A few years later, in 1808, Sir Joseph Banks got him appointed
governor of New South Wales, but he was deposed in a kind of political
coup. He died in 1817, age 64. There Alexander's fluent narrative,
just the right mix of the serious and the popular, ends. I kept
waiting for the story told by Charles Laughton (who told it to Peter
Ustinov, who's now told everyone else).
When Laughton was going to Hollywood to star as Bligh, opposite
Clark Gable as Fletcher Christian in the MGM film Mutiny on the
Bounty, he stopped at Gieves, the famous military and naval tailor's
in London, to have his uniforms made. The tailor who was measuring
him asked, by way of up-chat, what the garments were needed for.
Laughton told him-and was met with incredulous cries of "Oh
no, Mr. Laughton. Oh no, sir, I don't think so." Before Laughton
could become fully offended, however, the shopkeeper had gone to
the cellar and produced the mannequin of the real William Bligh-who
was obviously a short small-boned man, rather the opposite of
Laughton.
^^^^^^^^^^^^^^^^
■ USING THE INFORMATION:
(1) Answer these from the Bligh excerpt:
(a) In what year did Sir Joseph Banks secure the appointment as governor of New South Wales?
(b) Who played Fletcher Christian in the MGM film?
(c) What did the shopkeeper bring up from the cellar?
(2) Quote the Bligh excerpt word for word for the stretch from "A few years" through "were needed for.".
(3) Decide whether each statement agrees with the Bligh excerpt, answering yes or no and quoting the words that settle it:
(a) Peter Ustinov heard the story from Charles Laughton.
(b) Laughton had his uniforms made by a tailor in Hollywood.
(c) The real William Bligh was a tall, heavily built man.
^^^^^^^^^^^^^^^^
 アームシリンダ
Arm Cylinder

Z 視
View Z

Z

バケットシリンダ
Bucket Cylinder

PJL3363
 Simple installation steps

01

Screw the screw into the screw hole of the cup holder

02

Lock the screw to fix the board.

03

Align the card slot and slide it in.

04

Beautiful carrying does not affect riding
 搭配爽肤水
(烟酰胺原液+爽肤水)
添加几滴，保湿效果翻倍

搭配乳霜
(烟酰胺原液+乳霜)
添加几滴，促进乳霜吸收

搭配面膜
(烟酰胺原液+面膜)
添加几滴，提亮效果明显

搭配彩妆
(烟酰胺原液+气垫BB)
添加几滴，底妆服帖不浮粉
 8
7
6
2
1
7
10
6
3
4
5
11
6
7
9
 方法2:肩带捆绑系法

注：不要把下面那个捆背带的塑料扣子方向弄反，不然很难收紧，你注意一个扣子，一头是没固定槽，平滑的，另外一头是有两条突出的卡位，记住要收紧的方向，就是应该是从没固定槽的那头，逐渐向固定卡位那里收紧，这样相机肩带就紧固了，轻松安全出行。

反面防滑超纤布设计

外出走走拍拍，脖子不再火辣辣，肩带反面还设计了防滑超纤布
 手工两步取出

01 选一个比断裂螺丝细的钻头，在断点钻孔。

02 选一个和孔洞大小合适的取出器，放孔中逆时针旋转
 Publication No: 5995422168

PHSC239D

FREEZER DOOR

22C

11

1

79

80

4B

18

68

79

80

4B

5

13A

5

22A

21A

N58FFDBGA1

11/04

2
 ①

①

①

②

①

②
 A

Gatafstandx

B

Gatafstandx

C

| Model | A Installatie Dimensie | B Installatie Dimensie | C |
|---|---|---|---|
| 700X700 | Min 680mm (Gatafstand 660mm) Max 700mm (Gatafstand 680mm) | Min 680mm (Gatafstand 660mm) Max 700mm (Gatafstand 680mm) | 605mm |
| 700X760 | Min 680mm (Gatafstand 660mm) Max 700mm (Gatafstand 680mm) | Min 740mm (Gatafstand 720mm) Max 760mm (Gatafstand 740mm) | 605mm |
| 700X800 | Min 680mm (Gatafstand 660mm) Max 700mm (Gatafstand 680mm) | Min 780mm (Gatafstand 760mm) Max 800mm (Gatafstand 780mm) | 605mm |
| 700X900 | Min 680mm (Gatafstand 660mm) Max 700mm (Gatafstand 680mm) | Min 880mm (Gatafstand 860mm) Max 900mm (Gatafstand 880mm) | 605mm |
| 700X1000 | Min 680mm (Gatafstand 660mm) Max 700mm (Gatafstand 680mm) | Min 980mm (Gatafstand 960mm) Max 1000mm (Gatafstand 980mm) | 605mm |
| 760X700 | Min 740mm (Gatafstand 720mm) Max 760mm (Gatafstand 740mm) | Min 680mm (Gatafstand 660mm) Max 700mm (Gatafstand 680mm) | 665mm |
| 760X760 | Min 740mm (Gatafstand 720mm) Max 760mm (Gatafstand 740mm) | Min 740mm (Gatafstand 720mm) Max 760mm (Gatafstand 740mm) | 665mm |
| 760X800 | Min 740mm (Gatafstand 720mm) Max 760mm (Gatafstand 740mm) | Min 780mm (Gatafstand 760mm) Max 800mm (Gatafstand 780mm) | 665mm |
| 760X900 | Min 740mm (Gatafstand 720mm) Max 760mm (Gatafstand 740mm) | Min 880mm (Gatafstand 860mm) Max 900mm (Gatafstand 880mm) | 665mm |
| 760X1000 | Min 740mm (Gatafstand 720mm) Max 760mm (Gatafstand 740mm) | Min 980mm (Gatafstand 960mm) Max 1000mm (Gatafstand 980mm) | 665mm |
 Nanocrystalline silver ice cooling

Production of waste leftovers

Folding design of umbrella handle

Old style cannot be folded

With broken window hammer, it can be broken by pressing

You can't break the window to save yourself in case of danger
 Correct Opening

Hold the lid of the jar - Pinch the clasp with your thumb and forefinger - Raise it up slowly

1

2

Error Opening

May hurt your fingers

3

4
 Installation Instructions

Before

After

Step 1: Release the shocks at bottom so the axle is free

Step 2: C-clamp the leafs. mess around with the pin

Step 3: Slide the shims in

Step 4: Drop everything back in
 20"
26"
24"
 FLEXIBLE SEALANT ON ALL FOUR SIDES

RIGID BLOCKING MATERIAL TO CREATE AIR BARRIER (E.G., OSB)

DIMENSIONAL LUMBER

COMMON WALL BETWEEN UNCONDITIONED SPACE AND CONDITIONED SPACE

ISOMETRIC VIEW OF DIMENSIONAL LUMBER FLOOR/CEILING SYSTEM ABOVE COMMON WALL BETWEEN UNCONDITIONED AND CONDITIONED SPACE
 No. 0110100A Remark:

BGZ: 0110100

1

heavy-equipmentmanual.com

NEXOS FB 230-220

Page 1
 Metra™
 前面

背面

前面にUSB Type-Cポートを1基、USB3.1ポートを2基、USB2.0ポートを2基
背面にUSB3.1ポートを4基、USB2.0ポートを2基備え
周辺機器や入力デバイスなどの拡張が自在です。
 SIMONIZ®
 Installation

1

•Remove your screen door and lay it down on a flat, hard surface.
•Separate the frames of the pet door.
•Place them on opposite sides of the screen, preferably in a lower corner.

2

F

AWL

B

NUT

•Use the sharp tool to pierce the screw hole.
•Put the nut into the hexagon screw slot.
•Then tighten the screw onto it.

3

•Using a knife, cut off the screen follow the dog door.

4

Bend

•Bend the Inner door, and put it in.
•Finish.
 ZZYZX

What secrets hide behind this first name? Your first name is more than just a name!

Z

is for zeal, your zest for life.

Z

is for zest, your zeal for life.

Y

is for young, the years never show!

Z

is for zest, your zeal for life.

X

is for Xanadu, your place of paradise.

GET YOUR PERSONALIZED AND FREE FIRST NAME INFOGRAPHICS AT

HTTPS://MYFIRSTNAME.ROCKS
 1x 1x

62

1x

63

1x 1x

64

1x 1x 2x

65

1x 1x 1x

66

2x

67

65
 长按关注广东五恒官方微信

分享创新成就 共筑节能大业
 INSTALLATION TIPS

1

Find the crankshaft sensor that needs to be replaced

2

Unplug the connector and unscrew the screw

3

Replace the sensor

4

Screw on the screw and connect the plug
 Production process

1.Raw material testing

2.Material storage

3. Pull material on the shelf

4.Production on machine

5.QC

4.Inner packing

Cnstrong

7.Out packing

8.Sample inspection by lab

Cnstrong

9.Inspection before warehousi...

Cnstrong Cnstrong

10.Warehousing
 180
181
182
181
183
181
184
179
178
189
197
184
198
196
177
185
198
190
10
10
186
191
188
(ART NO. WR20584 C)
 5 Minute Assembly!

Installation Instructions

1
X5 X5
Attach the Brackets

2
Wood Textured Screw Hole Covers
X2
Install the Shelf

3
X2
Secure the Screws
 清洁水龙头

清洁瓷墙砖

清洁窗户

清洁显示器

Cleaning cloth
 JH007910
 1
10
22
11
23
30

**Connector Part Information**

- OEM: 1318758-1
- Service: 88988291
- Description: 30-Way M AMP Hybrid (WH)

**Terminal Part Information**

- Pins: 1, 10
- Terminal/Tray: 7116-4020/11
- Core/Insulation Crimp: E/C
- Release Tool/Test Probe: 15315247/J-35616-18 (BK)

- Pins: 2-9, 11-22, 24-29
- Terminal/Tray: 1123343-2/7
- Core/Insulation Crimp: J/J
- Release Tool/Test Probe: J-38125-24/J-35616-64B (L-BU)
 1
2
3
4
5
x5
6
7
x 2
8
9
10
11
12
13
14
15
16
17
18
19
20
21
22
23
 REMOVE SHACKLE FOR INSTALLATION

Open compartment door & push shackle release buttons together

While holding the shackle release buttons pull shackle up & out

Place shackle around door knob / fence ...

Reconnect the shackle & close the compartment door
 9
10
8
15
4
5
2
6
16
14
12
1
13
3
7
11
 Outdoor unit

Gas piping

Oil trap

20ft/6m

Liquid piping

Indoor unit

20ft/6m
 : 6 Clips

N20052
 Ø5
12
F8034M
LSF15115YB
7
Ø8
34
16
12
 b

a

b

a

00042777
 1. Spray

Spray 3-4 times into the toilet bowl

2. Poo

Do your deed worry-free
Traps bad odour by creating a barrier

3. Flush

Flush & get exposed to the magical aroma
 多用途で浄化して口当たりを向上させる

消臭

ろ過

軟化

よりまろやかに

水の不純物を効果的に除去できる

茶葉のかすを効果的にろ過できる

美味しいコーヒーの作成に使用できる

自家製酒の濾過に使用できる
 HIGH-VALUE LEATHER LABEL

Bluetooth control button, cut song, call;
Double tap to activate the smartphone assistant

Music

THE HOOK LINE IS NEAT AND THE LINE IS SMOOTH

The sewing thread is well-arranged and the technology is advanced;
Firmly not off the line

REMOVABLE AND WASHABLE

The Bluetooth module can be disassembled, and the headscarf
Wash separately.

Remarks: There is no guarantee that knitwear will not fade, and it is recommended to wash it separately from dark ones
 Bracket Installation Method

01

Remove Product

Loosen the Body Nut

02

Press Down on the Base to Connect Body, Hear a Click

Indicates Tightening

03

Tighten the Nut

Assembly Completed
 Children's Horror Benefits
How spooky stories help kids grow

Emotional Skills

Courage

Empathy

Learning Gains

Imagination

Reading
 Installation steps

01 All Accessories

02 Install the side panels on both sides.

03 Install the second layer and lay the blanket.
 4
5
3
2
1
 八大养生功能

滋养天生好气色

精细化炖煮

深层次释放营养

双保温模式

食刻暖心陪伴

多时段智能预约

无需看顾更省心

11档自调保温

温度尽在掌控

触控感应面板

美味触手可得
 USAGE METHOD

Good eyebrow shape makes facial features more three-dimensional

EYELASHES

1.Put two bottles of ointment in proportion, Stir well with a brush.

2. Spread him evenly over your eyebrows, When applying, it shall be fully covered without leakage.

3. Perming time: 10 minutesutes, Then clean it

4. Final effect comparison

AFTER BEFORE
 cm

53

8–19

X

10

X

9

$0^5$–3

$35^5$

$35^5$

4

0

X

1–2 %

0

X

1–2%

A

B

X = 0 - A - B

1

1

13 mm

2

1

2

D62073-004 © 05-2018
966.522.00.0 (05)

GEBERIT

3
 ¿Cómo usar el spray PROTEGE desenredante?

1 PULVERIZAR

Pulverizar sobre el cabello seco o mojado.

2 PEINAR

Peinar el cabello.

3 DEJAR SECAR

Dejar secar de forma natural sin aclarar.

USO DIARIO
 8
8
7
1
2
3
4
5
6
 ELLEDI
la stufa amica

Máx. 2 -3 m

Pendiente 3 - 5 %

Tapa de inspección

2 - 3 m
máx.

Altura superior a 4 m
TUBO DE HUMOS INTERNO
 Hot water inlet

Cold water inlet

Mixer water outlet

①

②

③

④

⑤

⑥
^^^^^^^^^^^^^^^^
■ ANSWER LIST:
(1)
(a) 1808
(b) Clark Gable
(c) The mannequin of the real William Bligh

(2)
A few years later, in 1808, Sir Joseph Banks got him appointed
governor of New South Wales, but he was deposed in a kind of political
coup. He died in 1817, age 64. There Alexander's fluent narrative,
just the right mix of the serious and the popular, ends. I kept
waiting for the story told by Charles Laughton (who told it to Peter
Ustinov, who's now told everyone else).
When Laughton was going to Hollywood to star as Bligh, opposite
Clark Gable as Fletcher Christian in the MGM film Mutiny on the
Bounty, he stopped at Gieves, the famous military and naval tailor's
in London, to have his uniforms made. The tailor who was measuring
him asked, by way of up-chat, what the garments were needed for.

(3)
(a) Yes: "the story told by Charles Laughton (who told it to Peter Ustinov"
(b) No: "he stopped at Gieves, the famous military and naval tailor's in London, to have his uniforms made"
(c) No: "was obviously a short small-boned man"